Debugging a Weather station
I’ve had a Pimoroni weather station running in my garden for around two years. It connects to my public wifi and feeds weather readings over MQTT to a Raspberry Pi running Grafana. It has worked well, with the occasional glitch from time to time. Usually, all that’s needed is to power cycle the weather station to get it working again. Recently, power cycling hasn’t been enough; the weather station has remained resolutely dead.
Today, in the middle of Storm Bert, I found some time to take the station down from the 4-metre pole it sits atop to see if I could diagnose its failure.

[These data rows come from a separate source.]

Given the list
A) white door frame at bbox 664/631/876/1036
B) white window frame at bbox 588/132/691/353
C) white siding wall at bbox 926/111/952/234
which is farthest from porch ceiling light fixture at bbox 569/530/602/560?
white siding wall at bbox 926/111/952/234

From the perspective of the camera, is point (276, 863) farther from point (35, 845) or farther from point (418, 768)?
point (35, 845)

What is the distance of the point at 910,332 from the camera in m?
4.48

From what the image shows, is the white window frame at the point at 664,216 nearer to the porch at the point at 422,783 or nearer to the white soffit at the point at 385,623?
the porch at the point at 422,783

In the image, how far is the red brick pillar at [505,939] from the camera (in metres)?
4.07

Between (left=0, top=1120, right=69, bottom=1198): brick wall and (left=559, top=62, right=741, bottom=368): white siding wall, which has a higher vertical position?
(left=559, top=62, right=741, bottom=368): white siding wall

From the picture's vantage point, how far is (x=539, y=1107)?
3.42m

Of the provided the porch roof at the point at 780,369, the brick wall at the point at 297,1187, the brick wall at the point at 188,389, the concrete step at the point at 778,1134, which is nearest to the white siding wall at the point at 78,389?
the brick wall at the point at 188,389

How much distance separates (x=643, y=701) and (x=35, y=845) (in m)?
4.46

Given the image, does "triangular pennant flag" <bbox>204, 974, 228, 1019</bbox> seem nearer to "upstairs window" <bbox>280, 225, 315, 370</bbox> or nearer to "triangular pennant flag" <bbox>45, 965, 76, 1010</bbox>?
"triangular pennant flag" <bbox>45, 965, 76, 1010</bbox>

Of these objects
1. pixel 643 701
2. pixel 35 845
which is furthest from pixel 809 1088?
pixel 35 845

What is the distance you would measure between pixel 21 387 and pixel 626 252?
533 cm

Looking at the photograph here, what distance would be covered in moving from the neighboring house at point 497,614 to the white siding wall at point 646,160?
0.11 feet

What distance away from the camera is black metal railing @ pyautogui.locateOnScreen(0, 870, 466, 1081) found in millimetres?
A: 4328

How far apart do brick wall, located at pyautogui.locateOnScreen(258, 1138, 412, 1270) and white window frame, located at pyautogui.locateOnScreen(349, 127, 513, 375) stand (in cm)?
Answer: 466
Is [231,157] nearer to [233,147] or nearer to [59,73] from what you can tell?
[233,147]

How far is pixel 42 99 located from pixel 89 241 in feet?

Literal debugging revealed that the Raspberry Pi Pico W, which samples the sensors and controls the weather station’s communication, had many dead flies stuck to it. The flies seem to be fruit flies of some kind - my knowledge of small black flies is lacking.
I cleaned away the flies with a soft brush and some isopropyl alcohol and checked the connections for corrosion. If I had my hot-air rework station to hand, I’d have replaced the Pico board with a new one, but for now, it’ll do. The board powers up, and the sensors read okay—all except the humidity sensor, which is stuck reading 100%.
I will revisit the board soon. I plan to swap out the humidity sensor, replace the Pico board and apply a good conformal coating layer to protect the boards from the elements and insects.